Supplied text:
+++

Competition law in India is a relatively young discipline — the Competition Act, 2002 only came into full force in 2009 — but the Competition Commission of India has since built a body of enforcement practice that businesses operating at scale cannot afford to ignore. Whether you are navigating a merger filing, responding to a CCI investigation, or trying to ensure your distribution contracts do not create regulatory exposure, the fundamentals matter.


The Competition Act and CCI

The Competition Act, 2002 replaced the old Monopolies and Restrictive Trade Practices Act — legislation that had become largely toothless by the time it was repealed. The 2002 Act introduced a modern, effects-based competition framework, modelled broadly on EC competition law but adapted for Indian market realities. The Competition Commission of India, constituted under the Act, is the primary regulator. Its statutory mandate is to prevent practices having an appreciable adverse effect on competition (AAEC) in India.

The Act rests on three main pillars. First, Section 5 and 6 govern combinations — mergers, acquisitions, and amalgamations above prescribed thresholds require CCI approval before implementation. Second, Section 3 prohibits anti-competitive agreements, covering both horizontal arrangements (cartels, bid rigging, price fixing) and vertical arrangements (exclusive dealing, resale price maintenance, refusal to deal). Third, Section 4 addresses abuse of dominance, prohibiting conduct by dominant enterprises that damages competition or exploits consumers.

The appellate structure runs from CCI to the National Company Law Appellate Tribunal (NCLAT) and then to the Supreme Court on questions of law. The NCLAT has seen a meaningful body of jurisprudence develop on combination orders and abuse findings, and Supreme Court decisions have clarified several procedural and substantive questions, including the standard for AAEC and the scope of the Director General's investigative powers.

The Competition Amendment Act, 2023 introduced three significant changes: a deal value threshold for combination filings (transactions valued above ₹2,000 crore where the target has substantial business operations in India now require CCI approval regardless of asset or turnover size); a formal settlement and commitment mechanism, allowing parties under investigation to offer settlements and avoid contested proceedings; and significantly higher penalties for gun-jumping — implementing a combination before CCI approval can now attract penalties up to 1% of total assets or turnover, whichever is higher.

+++

Stored data:

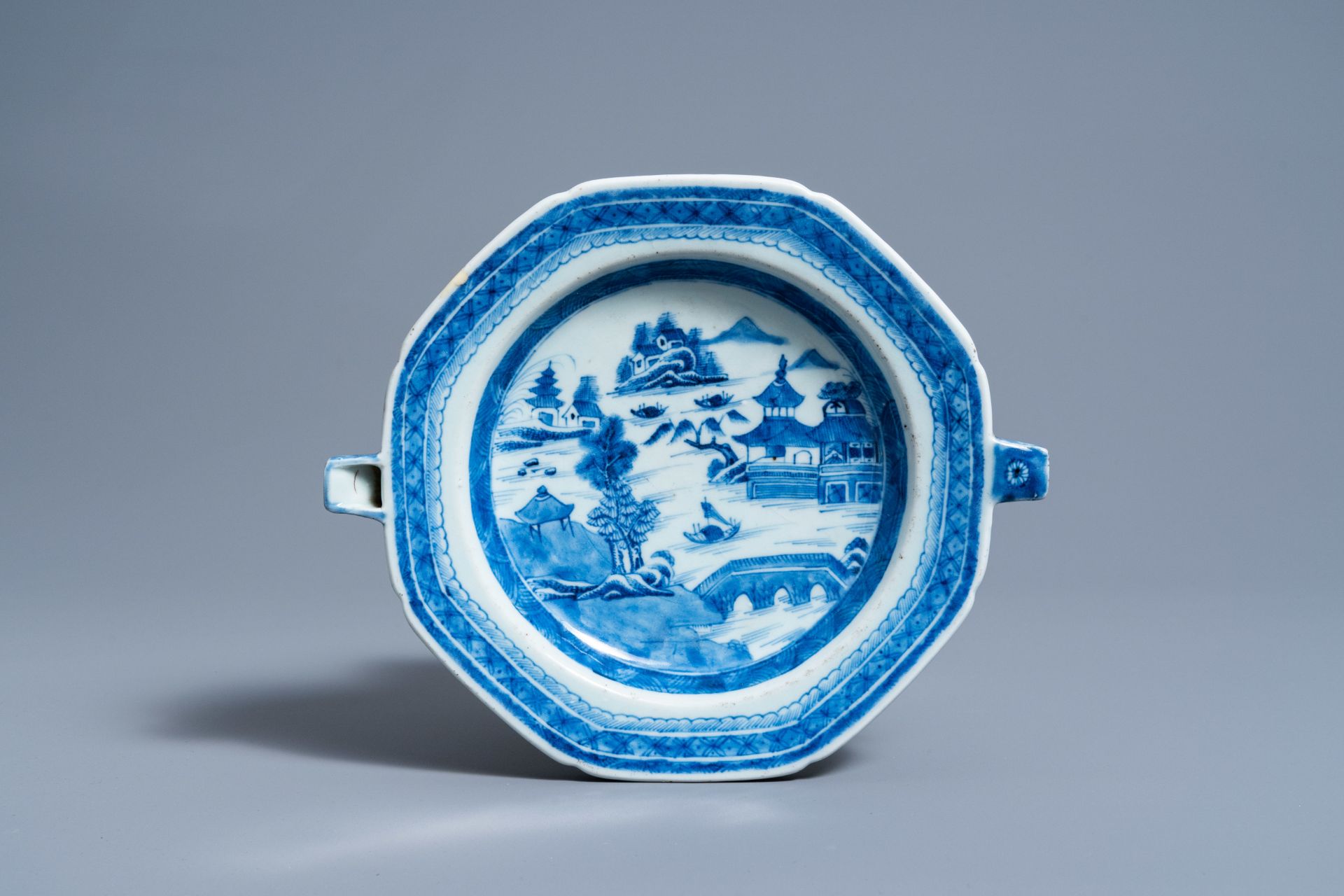 A Chinese blue and white warming plate with a river landscape, Jiaqing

+++

In the text on Indian competition law, which earlier legislation did the Competition Act, 2002 replace?

The Monopolies and Restrictive Trade Practices Act.